### Questions to answer
a) Based on the abstract about suppressor factor restriction specificity, decide whether each statement agrees with it: (i) The Ts3 cells and factors analyzed came from (B6 X C3H)F1 mice. (ii) TsF3 from each cloned hybridoma line expressed two sets of I-J and Igh determinants. (iii) The combined data showed three functionally distinct populations of Ts3 cells. Answer yes or no for each and quote the words that decide it.
b) In the abstract about suppressor factor restriction specificity, what was the second approach used in the study?

### Document extract
Content starts

The role of I-J and Igh determinants on F1-derived suppressor factor in controlling restriction specificity

In the 4-hydroxy-3-nitrophenyl acetyl (NP) contact sensitivity system, the activity of third-order suppressor cells and their factors is restricted by H-2(I-J) and Igh linked genes. The present report analyzes the specificity of NP-specific Ts3 cells and factors derived from H-2 and Igh heterozygous (B6 X C3H)F1 mice. Two approaches were used. First, heterogeneous populations of F1 Ts3 cells were activated in vitro and then assayed in Ts3-depleted recipients which carried different combinations of H-2 and Igh alleles. The second approach was to hybridize the Ts3 cells and analyze the specificity of the F1-derived TsF3. The combined data demonstrated four functionally distinct populations of Ts3 cells. The activity of each population was restricted by a particular combination of H-2 and Igh haplotypes. Thus, Ts3 cells derived from F1 donors can demonstrate an apparent scrambling of H-2 and Igh restriction specificities. There was functional allelic exclusion of the H-2(I-J) and Igh determinants expressed on (B6 X C3H)F1 hybridoma-derived TsF3. Thus, TsF3 from each cloned hybridoma line expressed only one set of I-J and Igh determinants. Furthermore, there was a complete correlation between the I-J and Igh linked determinants expressed on TsF3 and the restriction specificity. In view of the recent findings on the molecular biology of the I-J region, an alternative interpretation of the role of I-J determinants on suppressor cells and factors is offered.

Content ends

### Information

Content starts

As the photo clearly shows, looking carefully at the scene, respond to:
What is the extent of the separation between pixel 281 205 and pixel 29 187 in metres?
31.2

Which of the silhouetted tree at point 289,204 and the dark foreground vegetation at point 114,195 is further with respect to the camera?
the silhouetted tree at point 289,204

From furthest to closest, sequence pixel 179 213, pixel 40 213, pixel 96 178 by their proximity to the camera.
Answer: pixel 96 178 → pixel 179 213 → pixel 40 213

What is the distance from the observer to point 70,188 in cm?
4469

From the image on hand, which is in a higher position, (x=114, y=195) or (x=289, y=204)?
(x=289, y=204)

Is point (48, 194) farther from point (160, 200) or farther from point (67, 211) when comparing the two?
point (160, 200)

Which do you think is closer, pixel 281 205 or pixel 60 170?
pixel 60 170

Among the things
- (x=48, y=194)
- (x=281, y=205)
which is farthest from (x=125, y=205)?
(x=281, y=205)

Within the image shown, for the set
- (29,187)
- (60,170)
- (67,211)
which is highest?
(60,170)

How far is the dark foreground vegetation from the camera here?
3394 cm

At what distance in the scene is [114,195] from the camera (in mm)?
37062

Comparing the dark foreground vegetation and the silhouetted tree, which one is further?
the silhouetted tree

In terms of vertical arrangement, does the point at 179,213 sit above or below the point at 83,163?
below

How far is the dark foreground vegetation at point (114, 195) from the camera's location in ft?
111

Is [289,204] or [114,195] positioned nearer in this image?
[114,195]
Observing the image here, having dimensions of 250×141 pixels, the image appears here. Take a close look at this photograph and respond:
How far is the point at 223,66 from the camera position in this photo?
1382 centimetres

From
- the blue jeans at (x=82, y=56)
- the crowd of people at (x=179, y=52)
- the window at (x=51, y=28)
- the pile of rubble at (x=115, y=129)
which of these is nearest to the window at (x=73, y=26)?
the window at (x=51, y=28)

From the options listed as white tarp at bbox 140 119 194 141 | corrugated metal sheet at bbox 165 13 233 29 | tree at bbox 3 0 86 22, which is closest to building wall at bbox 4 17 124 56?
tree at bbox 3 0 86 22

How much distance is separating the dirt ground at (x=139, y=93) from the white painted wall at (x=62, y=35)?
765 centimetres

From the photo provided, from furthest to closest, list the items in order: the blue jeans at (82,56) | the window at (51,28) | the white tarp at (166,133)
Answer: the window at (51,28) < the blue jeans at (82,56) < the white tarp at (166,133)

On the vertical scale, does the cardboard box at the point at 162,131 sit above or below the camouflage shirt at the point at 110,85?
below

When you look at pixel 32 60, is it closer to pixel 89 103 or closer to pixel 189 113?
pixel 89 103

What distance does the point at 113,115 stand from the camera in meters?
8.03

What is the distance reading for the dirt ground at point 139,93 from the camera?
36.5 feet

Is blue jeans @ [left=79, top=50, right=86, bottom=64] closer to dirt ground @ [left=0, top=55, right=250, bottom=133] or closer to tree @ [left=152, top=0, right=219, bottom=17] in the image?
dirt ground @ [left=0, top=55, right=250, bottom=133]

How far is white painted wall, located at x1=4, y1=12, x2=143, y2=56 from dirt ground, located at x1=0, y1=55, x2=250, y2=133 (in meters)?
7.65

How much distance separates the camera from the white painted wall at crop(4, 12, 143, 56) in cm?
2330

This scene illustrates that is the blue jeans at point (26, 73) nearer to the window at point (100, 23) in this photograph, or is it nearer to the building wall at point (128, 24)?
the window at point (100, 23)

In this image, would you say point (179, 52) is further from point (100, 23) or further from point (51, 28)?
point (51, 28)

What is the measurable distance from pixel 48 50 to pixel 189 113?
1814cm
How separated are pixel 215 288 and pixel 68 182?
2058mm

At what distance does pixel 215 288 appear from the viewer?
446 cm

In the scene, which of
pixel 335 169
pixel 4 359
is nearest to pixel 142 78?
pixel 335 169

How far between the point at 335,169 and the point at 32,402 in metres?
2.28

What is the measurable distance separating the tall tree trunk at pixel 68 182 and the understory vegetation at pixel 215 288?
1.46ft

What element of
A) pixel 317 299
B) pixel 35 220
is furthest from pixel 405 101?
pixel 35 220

Content ends
Content starts

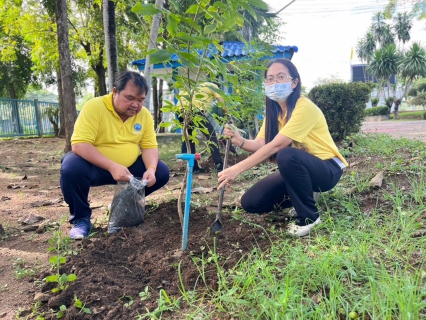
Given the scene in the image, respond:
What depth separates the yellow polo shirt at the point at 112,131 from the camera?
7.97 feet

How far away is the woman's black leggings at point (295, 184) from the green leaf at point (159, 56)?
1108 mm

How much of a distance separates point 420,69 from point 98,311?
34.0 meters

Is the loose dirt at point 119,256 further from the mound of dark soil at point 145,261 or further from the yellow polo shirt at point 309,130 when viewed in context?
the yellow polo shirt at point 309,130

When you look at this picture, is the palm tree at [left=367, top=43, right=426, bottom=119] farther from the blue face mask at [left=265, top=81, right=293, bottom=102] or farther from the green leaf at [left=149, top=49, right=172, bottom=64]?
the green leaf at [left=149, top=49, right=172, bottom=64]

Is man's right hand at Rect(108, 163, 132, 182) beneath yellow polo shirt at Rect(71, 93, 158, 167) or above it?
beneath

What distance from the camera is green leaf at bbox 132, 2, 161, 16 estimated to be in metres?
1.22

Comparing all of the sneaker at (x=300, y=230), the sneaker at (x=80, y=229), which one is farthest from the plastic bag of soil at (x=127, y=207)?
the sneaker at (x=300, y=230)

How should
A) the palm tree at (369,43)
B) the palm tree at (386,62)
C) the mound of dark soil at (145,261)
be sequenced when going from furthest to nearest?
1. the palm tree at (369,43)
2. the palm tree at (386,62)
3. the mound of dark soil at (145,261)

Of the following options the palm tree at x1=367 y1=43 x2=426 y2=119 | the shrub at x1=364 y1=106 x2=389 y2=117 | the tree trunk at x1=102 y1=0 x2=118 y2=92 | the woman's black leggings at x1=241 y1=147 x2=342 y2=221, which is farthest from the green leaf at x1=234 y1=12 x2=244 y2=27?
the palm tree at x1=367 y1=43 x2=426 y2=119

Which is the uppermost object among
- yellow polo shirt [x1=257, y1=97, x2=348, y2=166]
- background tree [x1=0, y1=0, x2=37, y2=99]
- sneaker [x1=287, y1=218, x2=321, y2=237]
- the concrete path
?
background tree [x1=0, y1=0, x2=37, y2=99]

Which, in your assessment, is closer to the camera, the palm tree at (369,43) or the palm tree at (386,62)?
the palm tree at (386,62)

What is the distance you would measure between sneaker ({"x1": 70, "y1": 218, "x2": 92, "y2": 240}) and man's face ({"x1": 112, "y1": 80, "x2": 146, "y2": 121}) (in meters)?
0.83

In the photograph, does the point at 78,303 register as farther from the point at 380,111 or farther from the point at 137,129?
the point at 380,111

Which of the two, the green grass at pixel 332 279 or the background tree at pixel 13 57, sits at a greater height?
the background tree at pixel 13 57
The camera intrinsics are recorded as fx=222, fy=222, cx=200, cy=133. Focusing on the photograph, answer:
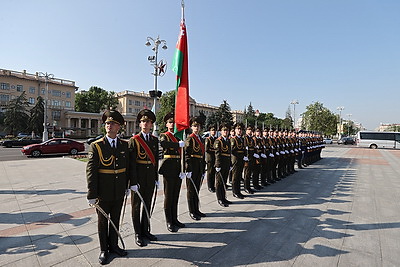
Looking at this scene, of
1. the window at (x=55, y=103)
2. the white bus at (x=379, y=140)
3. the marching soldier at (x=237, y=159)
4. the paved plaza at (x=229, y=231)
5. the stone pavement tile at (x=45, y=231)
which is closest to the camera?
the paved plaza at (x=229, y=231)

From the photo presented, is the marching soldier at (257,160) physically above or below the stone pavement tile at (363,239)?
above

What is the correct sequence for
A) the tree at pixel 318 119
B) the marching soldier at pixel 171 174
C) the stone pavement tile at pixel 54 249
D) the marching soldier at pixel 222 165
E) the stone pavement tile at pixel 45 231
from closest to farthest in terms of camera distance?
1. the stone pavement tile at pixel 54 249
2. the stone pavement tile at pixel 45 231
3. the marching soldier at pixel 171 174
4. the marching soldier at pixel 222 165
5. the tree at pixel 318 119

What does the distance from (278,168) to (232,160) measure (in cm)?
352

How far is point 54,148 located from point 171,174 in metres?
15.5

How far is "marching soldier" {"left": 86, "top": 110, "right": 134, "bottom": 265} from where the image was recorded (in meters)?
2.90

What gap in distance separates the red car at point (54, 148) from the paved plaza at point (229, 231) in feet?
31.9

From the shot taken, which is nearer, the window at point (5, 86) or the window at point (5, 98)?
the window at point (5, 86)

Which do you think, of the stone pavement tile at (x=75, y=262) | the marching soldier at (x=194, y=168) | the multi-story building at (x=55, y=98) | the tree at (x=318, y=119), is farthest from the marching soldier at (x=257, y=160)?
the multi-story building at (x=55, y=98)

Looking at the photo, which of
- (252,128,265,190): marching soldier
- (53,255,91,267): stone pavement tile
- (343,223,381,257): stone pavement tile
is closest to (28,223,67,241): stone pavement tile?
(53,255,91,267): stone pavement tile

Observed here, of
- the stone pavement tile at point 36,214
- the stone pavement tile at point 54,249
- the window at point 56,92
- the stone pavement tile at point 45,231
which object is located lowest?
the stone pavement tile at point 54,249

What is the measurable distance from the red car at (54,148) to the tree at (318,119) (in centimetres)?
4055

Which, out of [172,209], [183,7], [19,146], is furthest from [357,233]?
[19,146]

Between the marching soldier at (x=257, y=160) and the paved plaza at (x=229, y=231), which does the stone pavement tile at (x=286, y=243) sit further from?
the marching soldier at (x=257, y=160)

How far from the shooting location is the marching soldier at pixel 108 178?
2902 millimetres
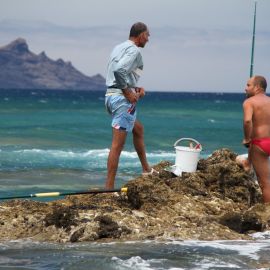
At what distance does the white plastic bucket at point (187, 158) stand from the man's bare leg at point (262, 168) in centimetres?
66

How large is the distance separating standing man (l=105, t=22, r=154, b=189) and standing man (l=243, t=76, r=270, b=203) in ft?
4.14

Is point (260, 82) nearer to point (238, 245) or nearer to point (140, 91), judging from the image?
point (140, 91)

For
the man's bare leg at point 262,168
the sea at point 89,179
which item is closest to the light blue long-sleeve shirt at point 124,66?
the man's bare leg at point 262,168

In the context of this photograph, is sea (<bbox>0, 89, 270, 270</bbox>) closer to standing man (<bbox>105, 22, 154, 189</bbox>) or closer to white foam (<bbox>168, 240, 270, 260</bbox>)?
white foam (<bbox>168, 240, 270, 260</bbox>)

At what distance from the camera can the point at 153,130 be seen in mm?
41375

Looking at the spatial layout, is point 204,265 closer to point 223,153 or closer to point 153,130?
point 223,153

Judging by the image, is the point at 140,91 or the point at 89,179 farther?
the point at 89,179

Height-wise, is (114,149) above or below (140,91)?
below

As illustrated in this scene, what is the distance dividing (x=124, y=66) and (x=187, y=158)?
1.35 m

Content ends
Content starts

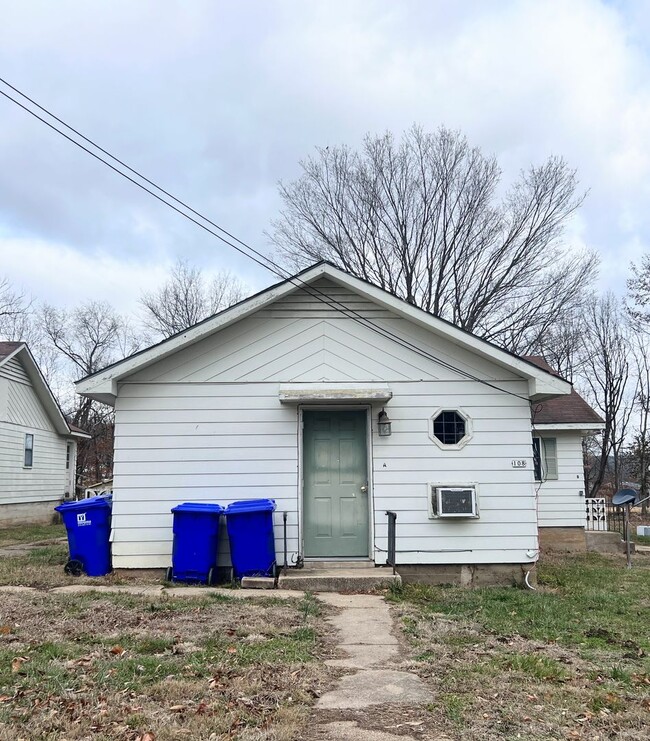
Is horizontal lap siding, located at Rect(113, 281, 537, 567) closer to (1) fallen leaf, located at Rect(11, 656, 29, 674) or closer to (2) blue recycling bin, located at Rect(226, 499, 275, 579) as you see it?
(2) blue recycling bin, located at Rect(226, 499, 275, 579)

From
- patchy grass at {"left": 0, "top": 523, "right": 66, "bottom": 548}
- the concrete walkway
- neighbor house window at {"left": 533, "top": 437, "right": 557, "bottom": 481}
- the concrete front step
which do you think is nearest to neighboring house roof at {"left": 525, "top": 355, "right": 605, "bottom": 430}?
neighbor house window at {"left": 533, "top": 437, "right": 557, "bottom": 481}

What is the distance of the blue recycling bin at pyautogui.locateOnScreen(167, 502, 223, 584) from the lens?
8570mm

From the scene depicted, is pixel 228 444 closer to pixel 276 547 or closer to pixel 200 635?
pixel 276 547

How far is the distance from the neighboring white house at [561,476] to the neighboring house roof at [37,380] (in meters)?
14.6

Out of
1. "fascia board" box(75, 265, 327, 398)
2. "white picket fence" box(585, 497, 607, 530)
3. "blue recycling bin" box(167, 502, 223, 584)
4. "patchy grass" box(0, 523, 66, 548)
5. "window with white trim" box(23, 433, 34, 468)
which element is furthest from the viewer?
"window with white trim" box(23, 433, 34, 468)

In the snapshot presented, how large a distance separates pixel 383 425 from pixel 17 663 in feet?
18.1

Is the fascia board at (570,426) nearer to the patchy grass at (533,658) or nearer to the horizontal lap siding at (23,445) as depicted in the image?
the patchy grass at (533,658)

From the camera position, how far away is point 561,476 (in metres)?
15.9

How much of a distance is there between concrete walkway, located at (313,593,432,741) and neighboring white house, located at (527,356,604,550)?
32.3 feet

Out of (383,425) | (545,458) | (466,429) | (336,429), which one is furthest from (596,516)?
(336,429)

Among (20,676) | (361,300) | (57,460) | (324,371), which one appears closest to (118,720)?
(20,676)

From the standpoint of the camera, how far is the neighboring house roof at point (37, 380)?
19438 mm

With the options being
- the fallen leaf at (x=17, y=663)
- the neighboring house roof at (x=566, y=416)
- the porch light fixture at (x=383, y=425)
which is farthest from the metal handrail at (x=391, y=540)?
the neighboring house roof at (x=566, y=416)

Content ends

### Task-by-task solutions
a)
(i) Yes: "derived from H-2 and Igh heterozygous (B6 X C3H)F1 mice"
(ii) No: "TsF3 from each cloned hybridoma line expressed only one set of I-J and Igh determinants"
(iii) No: "The combined data demonstrated four functionally distinct populations of Ts3 cells"

b) The second approach was to hybridize the Ts3 cells and analyze the specificity of the F1-derived TsF3.